Version: Next

Data Ingestion

Data can be ingested into the Spice runtime using the following methods:

Acceleration Refresh Modes – Pull data from a source connector into a local accelerator using one of the standard refresh modes (full, append, changes, snapshot, caching). This is the most common ingestion path for keeping a local accelerator in sync with an upstream system.
SQL Statements – Write data directly to write-capable connectors using standard SQL INSERT (and, where supported, UPDATE/DELETE) syntax.
OpenTelemetry (OTEL) Ingestion – Stream OTEL metrics for real-time processing and acceleration.

Data ingestion is useful for scenarios such as keeping a local accelerator continuously in sync with an upstream database, collecting metrics from edge devices, writing application events for later analysis, or populating datasets from external sources.

Ingestion via Acceleration Refresh Modes

When a dataset is configured with acceleration.enabled: true, Spice ingests rows from the source connector into a local engine (Arrow, DuckDB, SQLite, PostgreSQL, or Cayenne).
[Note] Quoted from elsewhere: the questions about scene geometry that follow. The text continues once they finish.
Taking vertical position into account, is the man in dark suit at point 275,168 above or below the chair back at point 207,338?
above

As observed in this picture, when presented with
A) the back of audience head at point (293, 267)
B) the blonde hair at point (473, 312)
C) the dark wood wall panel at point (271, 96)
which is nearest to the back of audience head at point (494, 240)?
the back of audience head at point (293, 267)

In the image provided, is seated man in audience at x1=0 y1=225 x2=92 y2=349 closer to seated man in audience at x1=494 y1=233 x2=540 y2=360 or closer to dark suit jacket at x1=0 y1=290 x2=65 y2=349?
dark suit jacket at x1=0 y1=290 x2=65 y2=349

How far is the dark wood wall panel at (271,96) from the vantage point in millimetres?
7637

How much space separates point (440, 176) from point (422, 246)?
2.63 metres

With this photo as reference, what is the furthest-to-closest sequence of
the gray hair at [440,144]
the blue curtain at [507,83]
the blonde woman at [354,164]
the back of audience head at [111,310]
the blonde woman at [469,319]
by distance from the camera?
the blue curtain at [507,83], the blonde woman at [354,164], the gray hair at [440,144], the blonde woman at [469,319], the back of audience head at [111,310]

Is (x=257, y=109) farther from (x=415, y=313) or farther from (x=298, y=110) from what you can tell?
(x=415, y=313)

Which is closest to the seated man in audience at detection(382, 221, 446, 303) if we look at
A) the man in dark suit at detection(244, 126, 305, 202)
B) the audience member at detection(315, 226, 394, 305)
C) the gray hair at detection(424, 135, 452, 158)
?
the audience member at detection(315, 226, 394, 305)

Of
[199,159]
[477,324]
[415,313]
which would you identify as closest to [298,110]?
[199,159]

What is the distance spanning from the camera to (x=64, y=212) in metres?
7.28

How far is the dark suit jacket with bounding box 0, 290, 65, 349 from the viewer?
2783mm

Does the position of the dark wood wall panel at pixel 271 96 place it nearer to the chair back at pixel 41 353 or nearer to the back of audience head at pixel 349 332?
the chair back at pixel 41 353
The refresh_mode controls how that ingestion happens.

Refresh Mode	What it ingests	Typical source
`full`	Replaces the accelerator's contents with a fresh read of the source on every refresh.	Slowly-changing reference tables; small lookup datasets.
`append`	Inserts only rows newer than the highest seen `time_column` value on each refresh.	Time-series, event/log data, append-only tables.
`changes`	Streams row-level inserts, updates, and deletes from a source CDC feed (PostgreSQL logical replication, DynamoDB Streams, MongoDB Change Streams, Debezium, Kafka, etc.).	Operational databases where you need near real-time mirror of the source.
`snapshot`	Loads exclusively from an external snapshot store; no source reads.	Read-only replicas bootstrapped from a centralized snapshot, e.g. for fan-out reader fleets.
`caching`	Read-through caches per-request HTTP/HTTPS responses with a TTL.	API search results or other request-keyed content fetched lazily.

For cross-cutting refresh behavior — refresh intervals, on-demand refresh, retries, retention, and zero-results handling — see Data Refresh.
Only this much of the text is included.